====== Extracted records
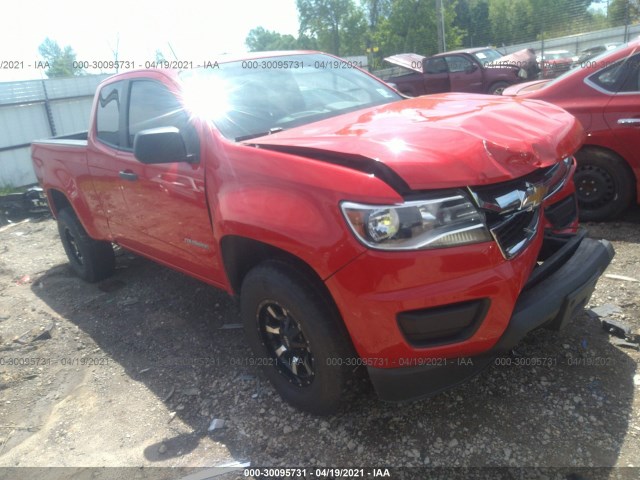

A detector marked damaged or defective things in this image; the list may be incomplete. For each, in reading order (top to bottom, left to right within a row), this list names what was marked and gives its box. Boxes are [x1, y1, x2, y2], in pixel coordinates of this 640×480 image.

crumpled hood [251, 93, 584, 190]
damaged front bumper [370, 231, 616, 404]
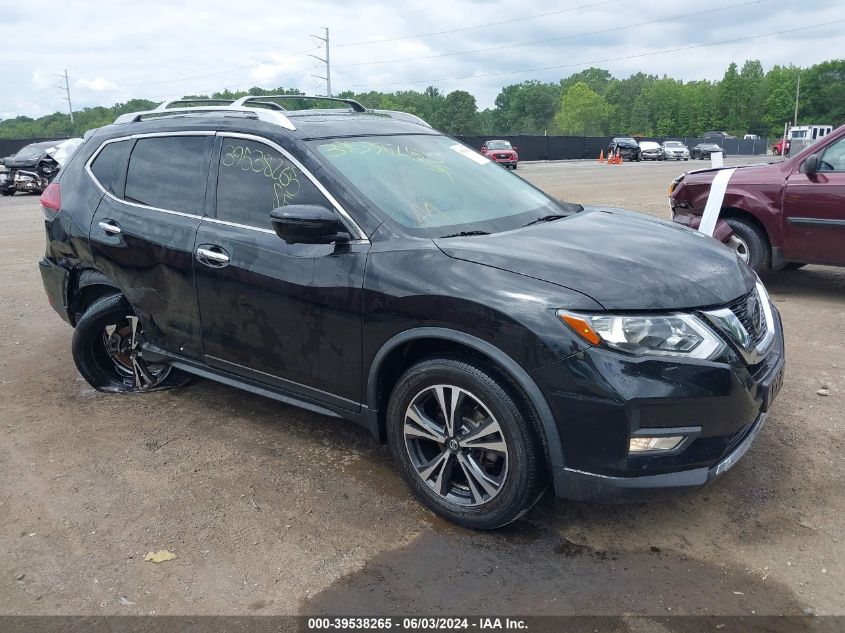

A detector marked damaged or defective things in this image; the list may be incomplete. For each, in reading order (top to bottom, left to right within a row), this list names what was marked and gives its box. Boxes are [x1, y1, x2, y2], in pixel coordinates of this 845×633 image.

damaged rear wheel [72, 294, 185, 392]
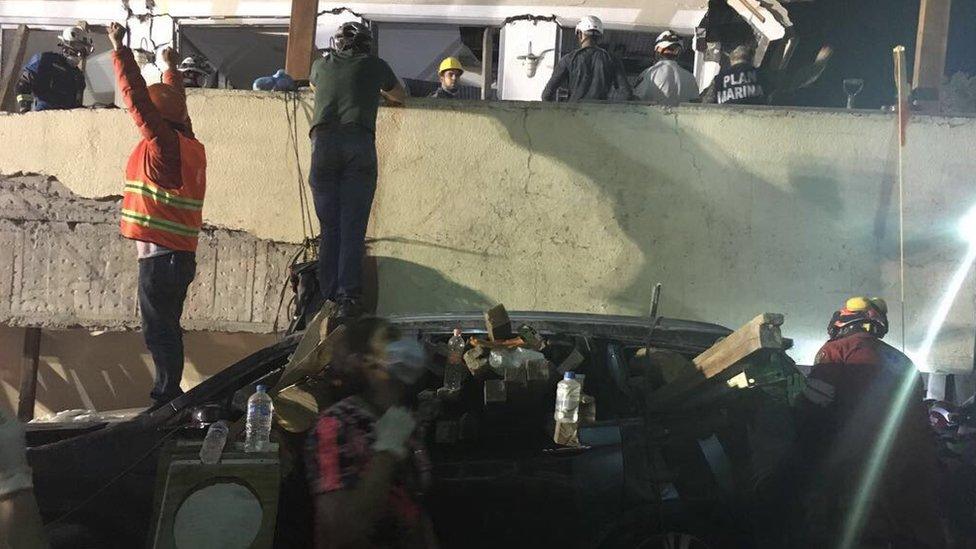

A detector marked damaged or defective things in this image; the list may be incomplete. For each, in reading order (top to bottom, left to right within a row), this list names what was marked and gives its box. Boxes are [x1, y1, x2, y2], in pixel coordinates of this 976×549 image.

cracked concrete surface [0, 173, 298, 332]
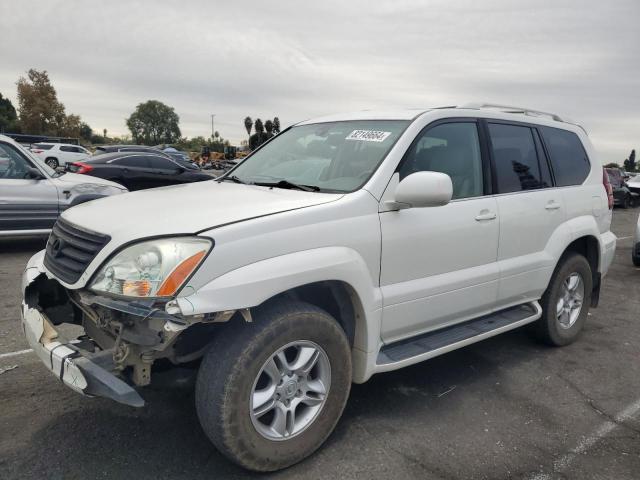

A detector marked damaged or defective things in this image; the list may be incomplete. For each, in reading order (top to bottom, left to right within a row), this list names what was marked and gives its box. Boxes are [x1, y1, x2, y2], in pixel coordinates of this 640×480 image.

broken bumper cover [21, 251, 145, 408]
damaged headlight housing [90, 236, 212, 296]
cracked pavement [1, 209, 640, 476]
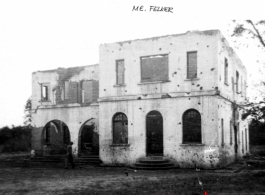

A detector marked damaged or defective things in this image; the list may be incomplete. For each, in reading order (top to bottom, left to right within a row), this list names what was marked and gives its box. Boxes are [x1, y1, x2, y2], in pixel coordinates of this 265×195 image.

damaged building [32, 29, 249, 168]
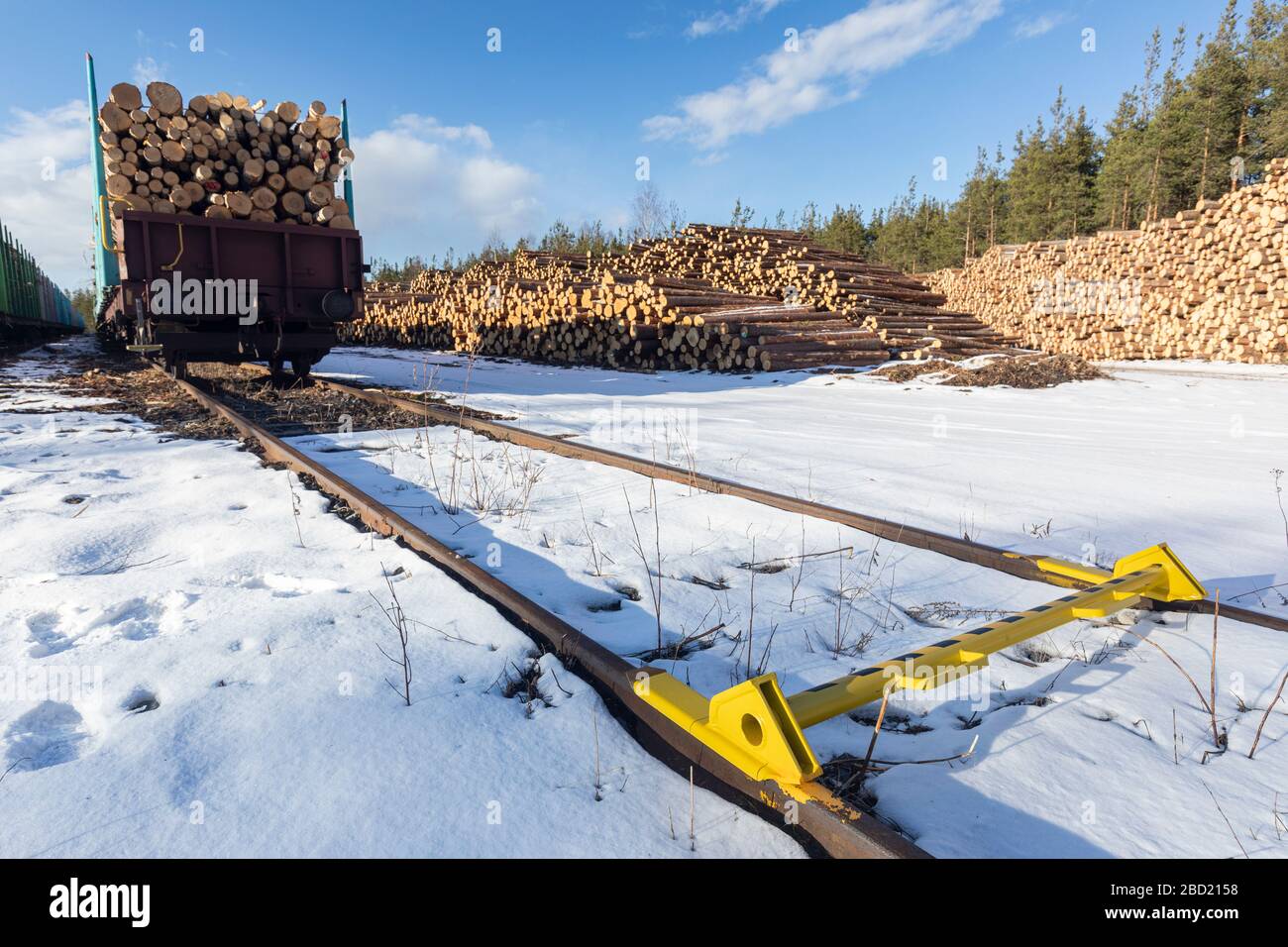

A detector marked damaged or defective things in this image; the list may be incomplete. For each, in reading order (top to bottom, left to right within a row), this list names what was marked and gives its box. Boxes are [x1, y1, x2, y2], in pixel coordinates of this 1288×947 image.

rusty rail [165, 373, 932, 860]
============
» **Written problem**
Please turn the items above into a JSON list of strings, one string per line, with blank lines skipped and the pictures left out.

» **Complete response**
[
  "A detector marked damaged or defective things in this image; the list may be incomplete. For each, in reading order (top to bottom, left to right within a row), this list names what was marked and gives its box. Boxes are [x1, y1, x2, y2], in pixel coordinates of this 640×480 image.",
  "crumpled hood [251, 93, 584, 190]",
  "damaged front bumper [370, 231, 616, 404]",
  "A detector marked damaged or defective things in this image; the list may be incomplete. For each, in reading order (top to bottom, left to right within a row), this list names what was marked and gives its box. Boxes are [x1, y1, x2, y2], in pixel coordinates of this 845×633 image.",
  "damaged rear wheel [72, 294, 185, 392]",
  "A detector marked damaged or defective things in this image; the list may be incomplete. For each, in reading order (top to bottom, left to right within a row), this list names what was marked and gives its box. Boxes are [x1, y1, x2, y2], in pixel coordinates of this 976×549 image.",
  "cracked concrete surface [0, 173, 298, 332]",
  "A detector marked damaged or defective things in this image; the list may be incomplete. For each, in reading order (top to bottom, left to right within a row), this list names what was marked and gives its box. Boxes are [x1, y1, x2, y2], in pixel coordinates of this 640×480 image.",
  "broken bumper cover [21, 251, 145, 408]",
  "damaged headlight housing [90, 236, 212, 296]",
  "cracked pavement [1, 209, 640, 476]",
  "A detector marked damaged or defective things in this image; the list may be incomplete. For each, in reading order (top to bottom, left to right within a row), this list names what was marked and gives its box. Boxes are [x1, y1, x2, y2], in pixel coordinates of this 265×195 image.",
  "damaged building [32, 29, 249, 168]",
  "A detector marked damaged or defective things in this image; the list may be incomplete. For each, in reading order (top to bottom, left to right within a row), this list names what was marked and gives its box. Boxes are [x1, y1, x2, y2], in pixel coordinates of this 1288×947 image.",
  "rusty rail [165, 373, 932, 860]"
]